This morning I didn’t wake to birds singing, the dog barking, or a kid’s impossibly thunderous footsteps. I woke to the distinct drone of a hovering helicopter. (A real one, not the toy that I flew into Hadley’s hair.)

A chopper overhead? Big deal. I tapped the snooze button and rolled over.

But when the alarm sounded again, the drone was still there. If anything, louder.

medevac helicopter, 5 years ago
Although we live in rurality (Chill out, spell check — it’s a word)…  helicopters are not unknown. Get really banged up, and you’re flying to the hospital. A few years ago a big medevac helicopter landed about 100 yards from the horses. (It was unimaginably loud.) EMTs responded to a nasty car accident about a mile away. It was summertime and the pilot didn’t want to tear up the corn crops. The hay field was the closest clearing.

This particular helicopter was not a medevac. And it hung in the sky, as though suspended by a puppet string.

“How far away do you think it is? A quarter-mile? A half?” I asked Martin. We were walking the dog and watching above. 

“Maybe a half-mile. It’s the channel 5 chopper.”

“How do you know that? It doesn’t say channel 5.”

“I just know.”

“Well, it’s not an accident. There’s no sirens.”

“Maybe it’s a hostage situation.”

We speculated about who we knew, and who’d be crazy enough to hold someone at gun point.
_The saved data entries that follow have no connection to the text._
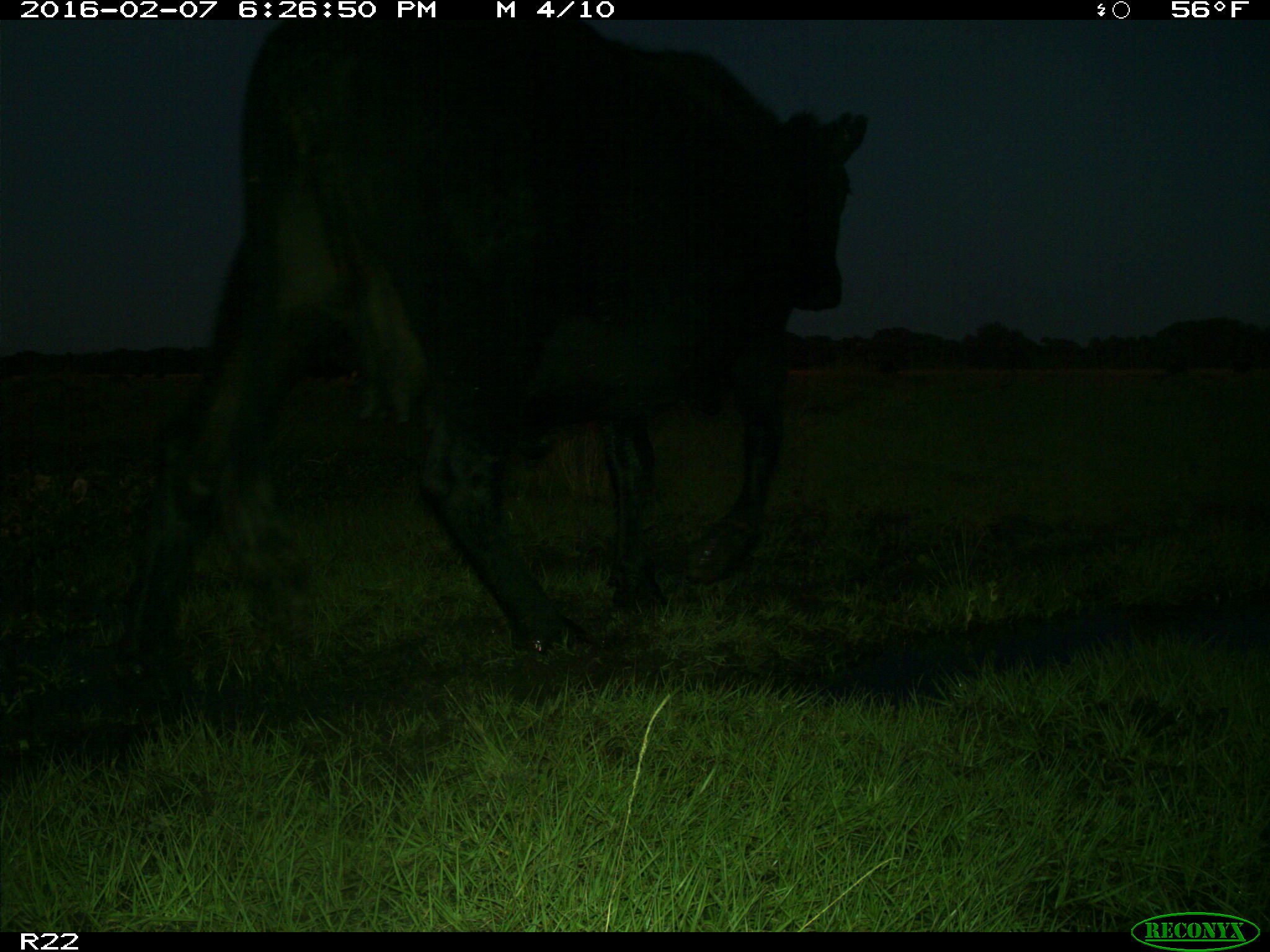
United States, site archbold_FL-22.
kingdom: Animalia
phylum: Chordata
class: Mammalia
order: Artiodactyla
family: Bovidae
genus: Bos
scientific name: Bos taurus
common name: domestic cow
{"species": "Bos taurus (domestic cow)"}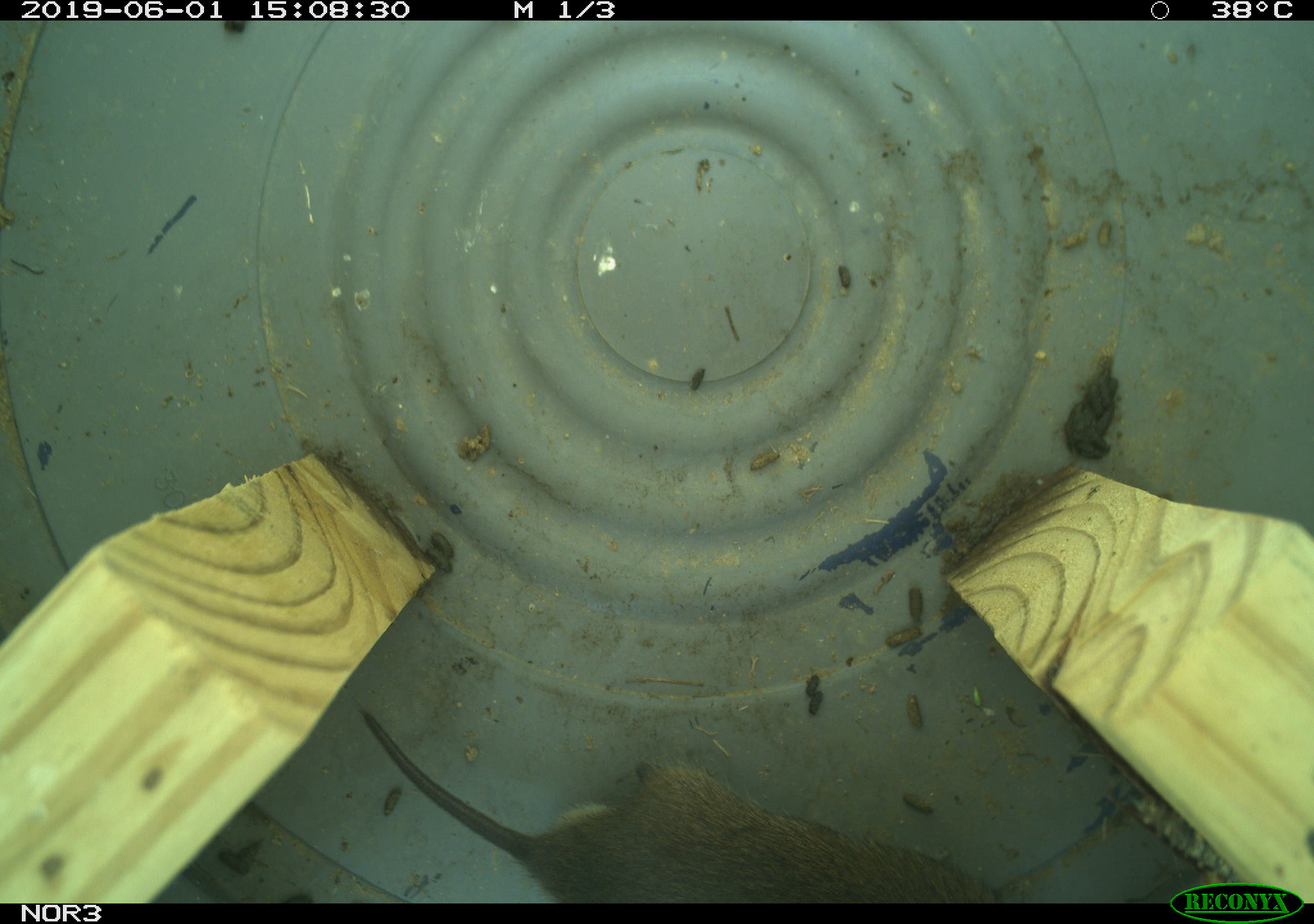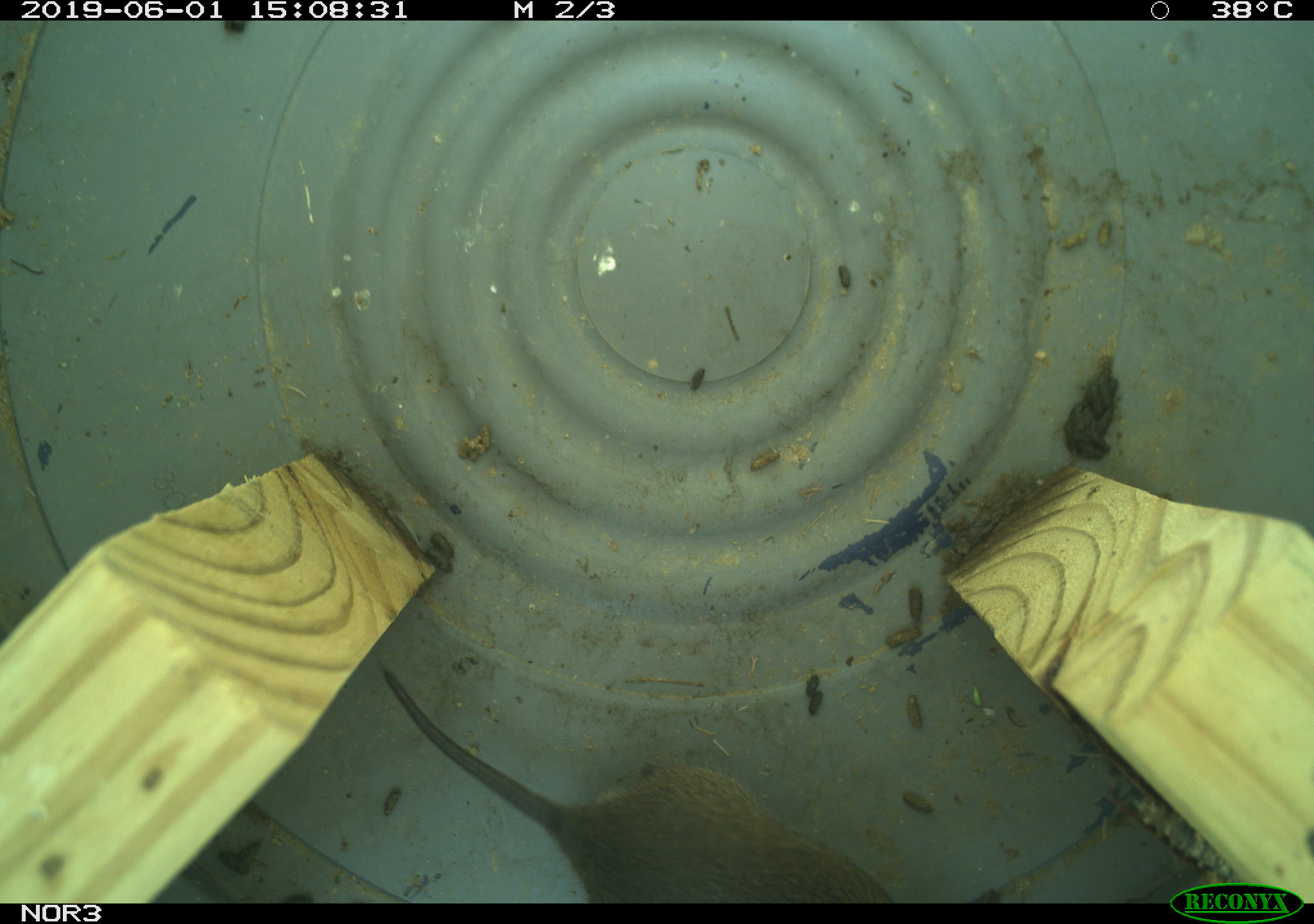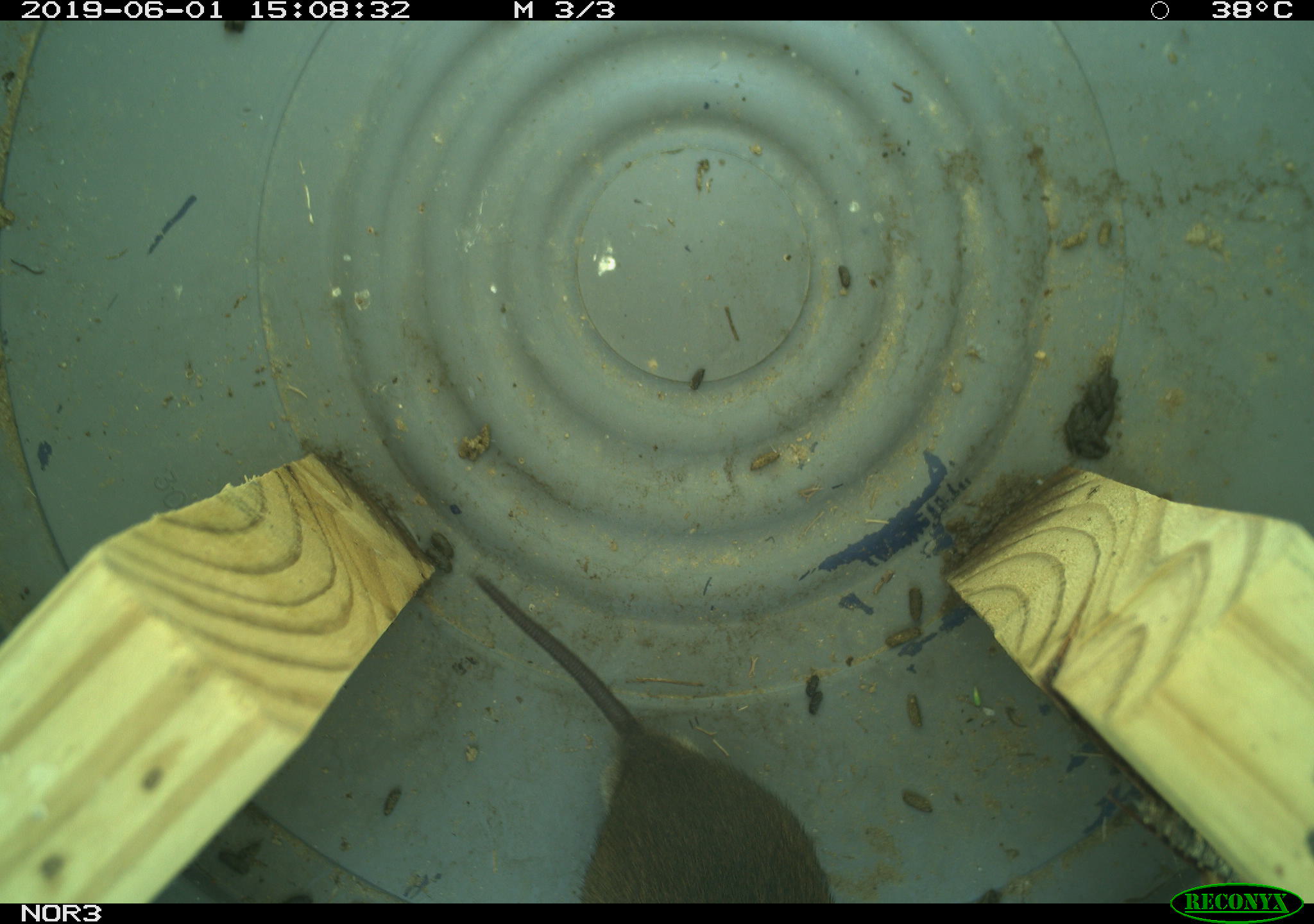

It’s not a hostage situation, I finally decided. “When it’s a hostage situation they circle the property and film different angles.”

“Yea, you’re right.”

“But it’s something big. They’ve been up there a half hour. Imagine the cost for that.”

After another 10 minutes the helicopter reluctantly moved off, retreating toward town.

Inside, Hadley howled when Martin switched off the Disney channel and turned on the news.

On Channel 5 some goofy guy was gushing over movie reviews. Then they showed another goofy guy spinning on the floor — apparently in celebration of the international soul festival. Finally they cut to traffic.

And there we were. Our road. On live TV.

Except that it looked like any swath of payment. Double yellow lines and asphalt sandwiched between unruly grass. Still, we recognized it. We were newsworthy. But for what?

Not a spectacular car crash. Or a hostage stand-off. Not even something outlandish, like an overturned Ben & Jerry’s truck.

The story? A pole had fallen across the road. Traffic was being diverted.

The helicopter camera zoomed in on two repair trucks, the pole and a few workers milling about. And that was it.

Fifteen seconds of fame for an oversized stick.

Then back real news. Sleeping air traffic controllers, metro budget cuts and the latest loser on American Idol.

Postscript: I heard it on good authority, from a neighbor, who heard from Joe the UPS driver that “some dumbass hit the pole” and knocked it over. (Colorful adjective, courtesy of the neighbor, but it sounds about right to me.)